El número uno del mundo continúa construyendo una racha que ya roza lo histórico. En el Foro Itálico, el italiano no dio opción a su rival australiano y avanzó a octavos con una autoridad aplastante que refuerza su condición de gran dominador del circuito en 2026.
Victoria aplastante en Roma: 6-2 y 6-0 en 65 minutos
Sinner firmó una actuación casi perfecta ante Popyrin, al que derrotó por un contundente 6-2 y 6-0 en apenas 65 minutos de juego.
Desde el inicio, el italiano impuso un ritmo imposible de sostener para el australiano, que apenas pudo competir ante la intensidad, precisión y agresividad del número uno del mundo.
El resultado confirma la sensación generalizada en el circuito: Sinner juega actualmente a un nivel muy superior al resto de competidores.
A un paso del récord de Djokovic en Masters 1.000
Con esta victoria, Sinner alcanza las 30 victorias consecutivas en torneos Masters 1.000, igualando la segunda mejor marca histórica, precisamente de Novak Djokovic.
El dato clave es que el récord absoluto también pertenece al serbio, con 31 triunfos seguidos, lo que deja al italiano a solo una victoria de entrar en los libros de historia.

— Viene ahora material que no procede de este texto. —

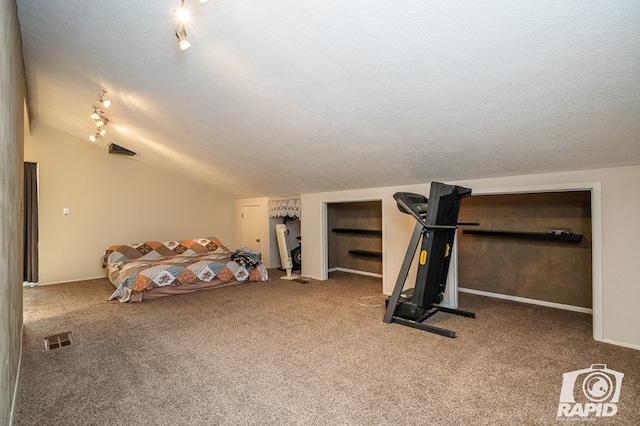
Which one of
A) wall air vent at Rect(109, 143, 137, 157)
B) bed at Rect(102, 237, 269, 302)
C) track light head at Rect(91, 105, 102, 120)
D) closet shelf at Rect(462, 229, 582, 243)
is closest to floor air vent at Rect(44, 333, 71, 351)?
bed at Rect(102, 237, 269, 302)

Si gana su próximo partido, Sinner igualará una de las marcas más importantes del circuito en la última década.

Un dominio estadístico abrumador
Más allá del resultado, los números del italiano reflejan una superioridad casi sin precedentes:
- 60-2 en sets durante su racha en Masters 1.000
- 25 victorias consecutivas en el inicio de temporada en esta categoría, igualando a Djokovic
- Más de 45 juegos de saque seguidos sin ceder break
- Un rendimiento global evaluado con un extraordinario nivel de consistencia técnica
Además, Sinner mantiene registros prácticamente perfectos ante rivales fuera del top 50, consolidando su dominio frente a jugadores de menor ranking.
Un nivel que intimida al circuito
El propio desarrollo del partido ante Popyrin reflejó esa sensación de superioridad.
El australiano apenas pudo competir tras el inicio del encuentro, mientras Sinner acumulaba golpes ganadores, restos agresivos y un control total del ritmo del juego.
El italiano incluso cerró el partido con un rendimiento estadístico cercano a la perfección, reforzando la idea de que atraviesa uno de los mejores momentos de forma de su carrera.
Pellegrino, próximo rival en octavos
En la siguiente ronda, Sinner se enfrentará al también italiano Andrea Pellegrino, número 155 del mundo, que vive una de las semanas más importantes de su carrera tras superar la fase previa y sorprender en el cuadro principal.
El duelo tendrá un componente emocional adicional: el público romano verá un enfrentamiento entre el gran favorito del torneo y una de las historias más inesperadas del cuadro.
Un Sinner que ya apunta a la historia
El propio jugador reconoció tras el partido que se siente cómodo en condiciones difíciles y que su rendimiento está siendo fruto de la consistencia más que de la espectacularidad.
Sin embargo, los datos hablan por sí solos: Sinner está a una victoria de igualar el récord de Djokovic y consolidarse como el gran dominador del tenis mundial en 2026.
En Roma, el número uno no solo gana: arrastra, domina y marca el ritmo de una era.
¿Estamos ante el inicio de una hegemonía comparable a las grandes dinastías del tenis moderno?